-- Opening Marker --

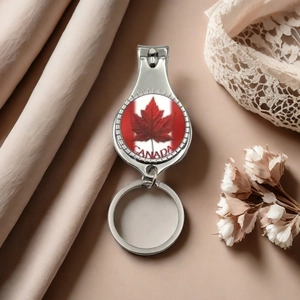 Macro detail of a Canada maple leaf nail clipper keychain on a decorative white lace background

-- Closing Marker --
-- Opening Marker --

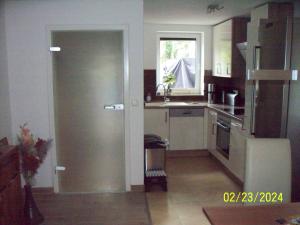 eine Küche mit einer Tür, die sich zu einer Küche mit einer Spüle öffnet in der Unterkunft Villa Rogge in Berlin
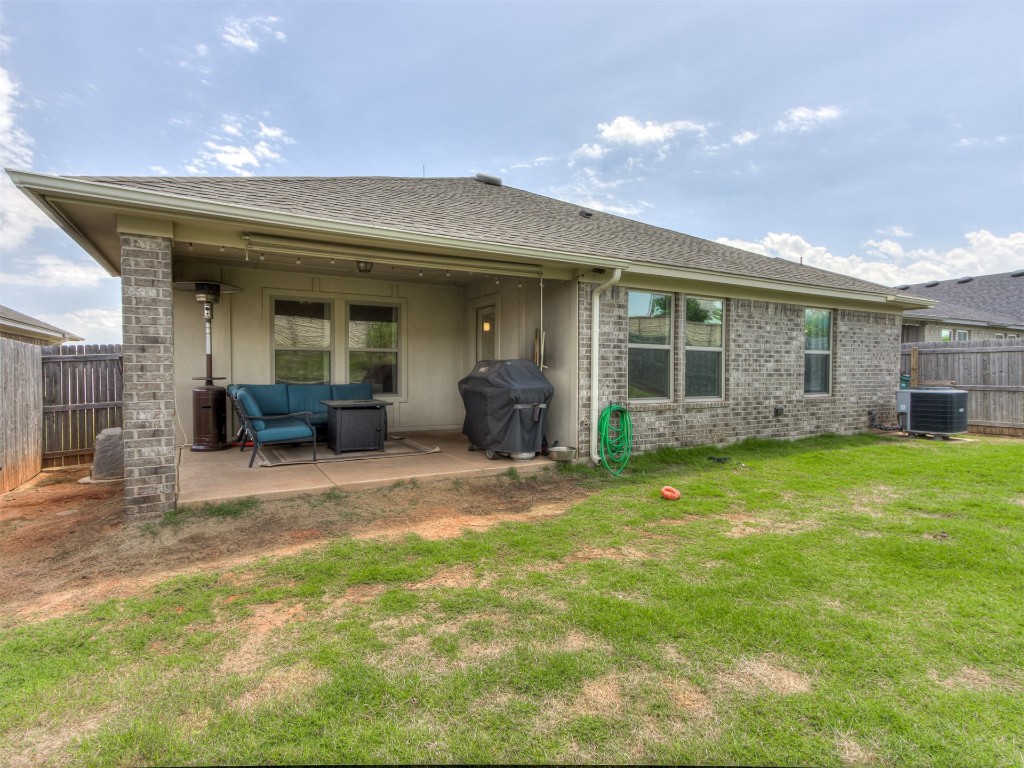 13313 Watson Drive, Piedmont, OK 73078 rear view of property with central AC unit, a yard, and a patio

-- Closing Marker --

Since the pictures are not part of the copy, please transcribe only the lines above from the one with "eine Küche mit" through the one with "13313 Watson Drive, Piedmont, OK", exactly and with both ends.

Exercise answer.
 eine Küche mit einer Tür, die sich zu einer Küche mit einer Spüle öffnet in der Unterkunft Villa Rogge in Berlin
 13313 Watson Drive, Piedmont, OK 73078 rear view of property with central AC unit, a yard, and a patio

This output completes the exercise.